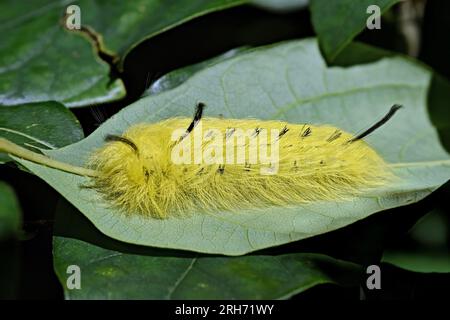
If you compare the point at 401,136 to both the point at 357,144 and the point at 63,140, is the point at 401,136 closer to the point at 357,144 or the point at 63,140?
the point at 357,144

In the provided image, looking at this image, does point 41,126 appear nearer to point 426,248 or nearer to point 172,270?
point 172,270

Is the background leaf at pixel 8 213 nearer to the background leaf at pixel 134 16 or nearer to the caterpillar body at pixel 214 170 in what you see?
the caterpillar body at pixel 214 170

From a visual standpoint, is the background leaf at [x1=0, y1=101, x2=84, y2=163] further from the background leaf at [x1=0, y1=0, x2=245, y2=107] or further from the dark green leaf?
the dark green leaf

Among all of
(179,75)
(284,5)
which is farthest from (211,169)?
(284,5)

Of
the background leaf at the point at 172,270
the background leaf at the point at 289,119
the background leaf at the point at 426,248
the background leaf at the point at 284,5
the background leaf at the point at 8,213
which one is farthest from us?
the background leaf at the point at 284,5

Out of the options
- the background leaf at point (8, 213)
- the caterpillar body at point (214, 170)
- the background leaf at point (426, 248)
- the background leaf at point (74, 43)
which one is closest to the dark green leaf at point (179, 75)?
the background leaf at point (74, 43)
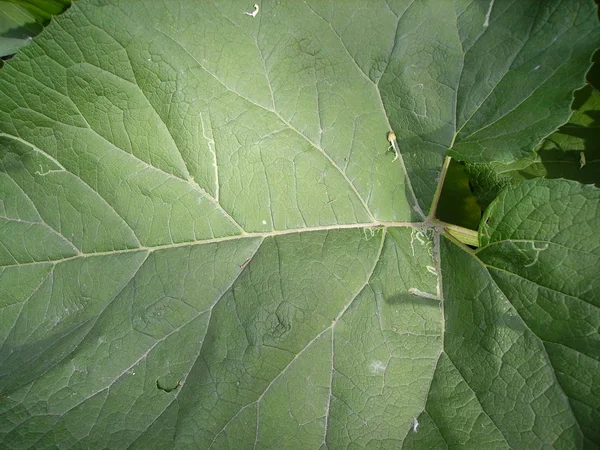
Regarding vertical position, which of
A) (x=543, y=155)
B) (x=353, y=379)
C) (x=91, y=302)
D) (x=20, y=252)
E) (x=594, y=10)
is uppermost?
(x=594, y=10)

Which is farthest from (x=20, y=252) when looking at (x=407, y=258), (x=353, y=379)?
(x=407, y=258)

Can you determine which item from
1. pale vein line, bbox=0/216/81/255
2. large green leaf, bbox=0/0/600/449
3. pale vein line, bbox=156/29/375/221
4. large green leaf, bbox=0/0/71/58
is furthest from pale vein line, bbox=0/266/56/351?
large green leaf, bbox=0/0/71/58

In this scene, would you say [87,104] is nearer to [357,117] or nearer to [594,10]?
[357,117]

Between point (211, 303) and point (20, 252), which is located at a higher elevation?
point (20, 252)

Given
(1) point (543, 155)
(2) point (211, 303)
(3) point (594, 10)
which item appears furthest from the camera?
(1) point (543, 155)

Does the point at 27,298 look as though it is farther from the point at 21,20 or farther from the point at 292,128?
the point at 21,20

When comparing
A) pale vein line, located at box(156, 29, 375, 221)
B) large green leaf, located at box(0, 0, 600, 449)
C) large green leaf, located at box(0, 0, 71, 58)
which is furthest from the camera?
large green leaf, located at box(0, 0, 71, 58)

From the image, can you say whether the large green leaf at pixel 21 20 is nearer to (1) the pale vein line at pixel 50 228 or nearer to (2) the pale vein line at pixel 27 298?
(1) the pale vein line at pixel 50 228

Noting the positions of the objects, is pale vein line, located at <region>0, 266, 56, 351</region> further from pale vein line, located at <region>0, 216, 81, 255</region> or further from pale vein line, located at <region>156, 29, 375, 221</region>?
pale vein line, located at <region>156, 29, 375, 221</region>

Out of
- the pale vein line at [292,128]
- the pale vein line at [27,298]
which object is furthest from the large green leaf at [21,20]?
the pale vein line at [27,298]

***

Reproduce the whole listing exactly, but not the images in it.

If you compare the point at 401,136 to both the point at 357,144 and the point at 63,140, is the point at 401,136 closer to the point at 357,144 or the point at 63,140?
the point at 357,144

In the provided image, looking at this image, does point 41,126 appear nearer to point 426,248 or nearer to point 172,270?
point 172,270

Is the background leaf at pixel 8 213 nearer to the background leaf at pixel 134 16 or nearer to the caterpillar body at pixel 214 170 in what you see?
the caterpillar body at pixel 214 170

From a visual standpoint, is the background leaf at [x1=0, y1=101, x2=84, y2=163] further from the background leaf at [x1=0, y1=0, x2=245, y2=107] or further from the dark green leaf?
the dark green leaf

Among all of
(179,75)
(284,5)
which is farthest from (211,169)?
(284,5)

Of
the background leaf at the point at 172,270
the background leaf at the point at 289,119
the background leaf at the point at 426,248
the background leaf at the point at 284,5
the background leaf at the point at 8,213
which one is farthest from us?
the background leaf at the point at 284,5

Out of the options
- the background leaf at point (8, 213)
- the caterpillar body at point (214, 170)
- the background leaf at point (426, 248)
- the background leaf at point (74, 43)
which one is closest to the dark green leaf at point (179, 75)?
the background leaf at point (74, 43)
Regarding vertical position, which of
A) (x=543, y=155)
B) (x=353, y=379)
C) (x=91, y=302)
D) (x=20, y=252)
E) (x=594, y=10)
is uppermost?
(x=594, y=10)

Which is farthest from (x=20, y=252) when looking at (x=407, y=258), (x=353, y=379)?
(x=407, y=258)

Can you determine which item from
1. pale vein line, bbox=0/216/81/255
2. large green leaf, bbox=0/0/600/449
3. pale vein line, bbox=156/29/375/221
4. large green leaf, bbox=0/0/71/58
is furthest from pale vein line, bbox=0/266/56/351?
large green leaf, bbox=0/0/71/58

In this scene, would you say [87,104] is nearer to [357,117] or nearer to [594,10]?
[357,117]

Between point (211, 303) and point (20, 252), which is located at a higher elevation?
point (20, 252)

Given
(1) point (543, 155)
(2) point (211, 303)
(3) point (594, 10)
which item appears furthest from the camera?
(1) point (543, 155)

Does the point at 27,298 look as though it is farther from the point at 21,20 or farther from the point at 292,128?
the point at 21,20

When comparing
A) pale vein line, located at box(156, 29, 375, 221)
B) large green leaf, located at box(0, 0, 600, 449)
C) large green leaf, located at box(0, 0, 71, 58)
which is furthest from the camera?
large green leaf, located at box(0, 0, 71, 58)

From the image, can you say whether the large green leaf at pixel 21 20 is nearer to (1) the pale vein line at pixel 50 228 or nearer to (2) the pale vein line at pixel 27 298?
(1) the pale vein line at pixel 50 228

Noting the positions of the objects, is pale vein line, located at <region>0, 266, 56, 351</region> further from pale vein line, located at <region>0, 216, 81, 255</region> or further from pale vein line, located at <region>156, 29, 375, 221</region>?
pale vein line, located at <region>156, 29, 375, 221</region>

Out of
- the pale vein line at [292,128]
- the pale vein line at [27,298]
which object is furthest from the large green leaf at [21,20]?
the pale vein line at [27,298]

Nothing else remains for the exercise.